For this exercise, restate every line below word for word and drop the images.

> **DATA EXTRACT**:
++++

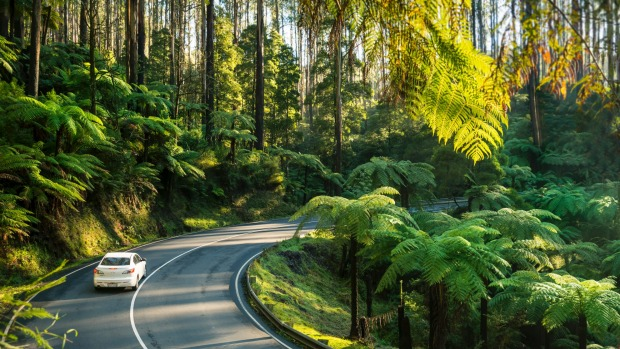 Marysville, Victoria: Why tourists are returning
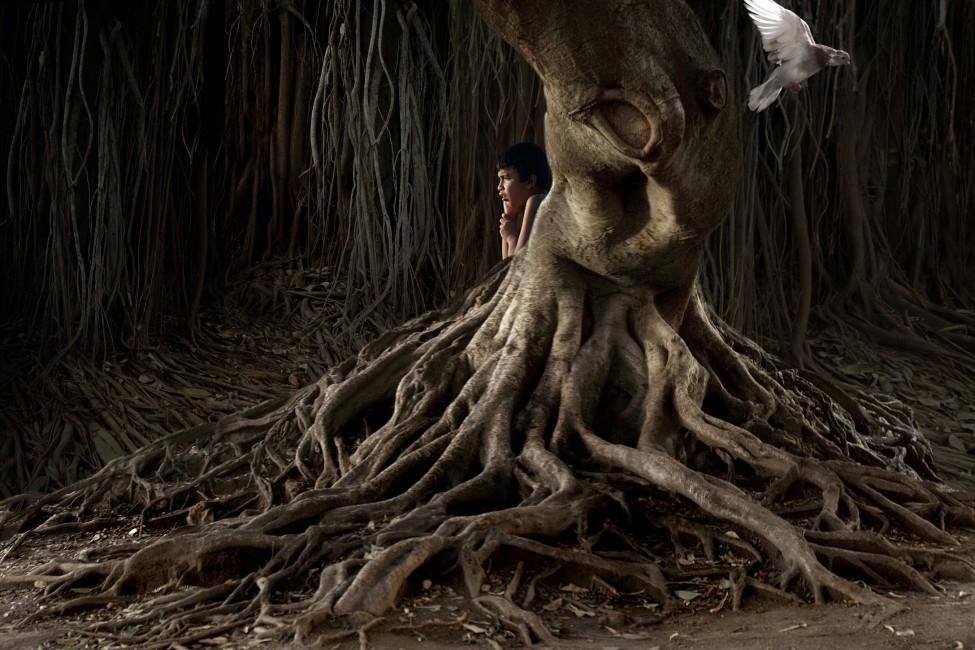 Kerry Shaw, </span><span><em>Tree Pigeon, 2006</em>, </span><span>,   x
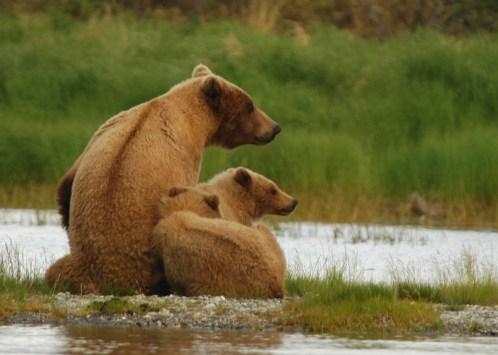 bears-2035489_1920-1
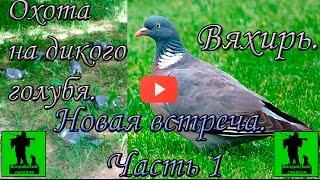 Охота на дикого голубя - вяхиря в 2016 г.  Новая встреча.  Часть 1.(, 2016-08-22T11:46:01.000Z)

++++

> **WRITTEN SOLUTION**:
 Marysville, Victoria: Why tourists are returning
 Kerry Shaw, </span><span><em>Tree Pigeon, 2006</em>, </span><span>,   x
 bears-2035489_1920-1
 Охота на дикого голубя - вяхиря в 2016 г.  Новая встреча.  Часть 1.(, 2016-08-22T11:46:01.000Z)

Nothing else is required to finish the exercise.